Before the judgment of the EAT was complete, the Supreme Court case of Efobi v Royal Mail Group  ICR 1263 was decided and this was factored into the reasonings of the EAT in Bennett; that when considering if the burden of proof has shifted to the respondent, a common sense approach considering the reasons why the decision maker has not given evidence, is to be taken, rather than automatically drawing an adverse inference from such lack of evidence. The tribunal has to consider ‘cogent evidence’ which may be satisfied through documentation, but there is a risk that a documentation-only strategy will make it easier for the burden to transfer. However, a point that Efobi did not address, but which was commented upon by the Supreme Court in that case is the potential difficulty that a respondent may be in once the burden has shifted to it if the decision maker does not give evidence.
What should employers do?
Managers should be trained to understand how important it is that for performance or conduct concerns, the underlying causes can be identified and the HR department notified so that enquiries can be made in order to identify actions that may need to be taken, whether or not a diagnosis has been made. In light of the Bennett judgment, it is probably best to err on the side of caution; early intervention can help to reduce the likelihood of developing performance issues, sick leave, disciplinary measures and dismissals. It can, of course, also help to retain valuable employees and demonstrate the employer’s commitment to their welfare.
This means that those illnesses at paragraph 6 of Schedule 1 automatically confer protection from discrimination on the person in question. It is not the diagnosis that confers that protection. This judgment shows how difficult employers can find it managing employees who have underlying health conditions, of whichever kind.
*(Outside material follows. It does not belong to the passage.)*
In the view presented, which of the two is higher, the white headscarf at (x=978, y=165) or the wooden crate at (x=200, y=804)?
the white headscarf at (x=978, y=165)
However, the possibility that the way an employee is treated before an illness is diagnosed, but while it is still present, can be used in a future claim for disability discrimination must be particularly concerning.
It will also affect the duty laid on the employer by the Equality Act 2010 to make reasonable adjustments for disabled employees. Changing the point at which an employee can be classed as disabled will also move the goalposts regarding when such adjustments need to be made.
One thing is certain – employers can’t feign ignorance of employee ill health and disability and hope for the best if claims arise.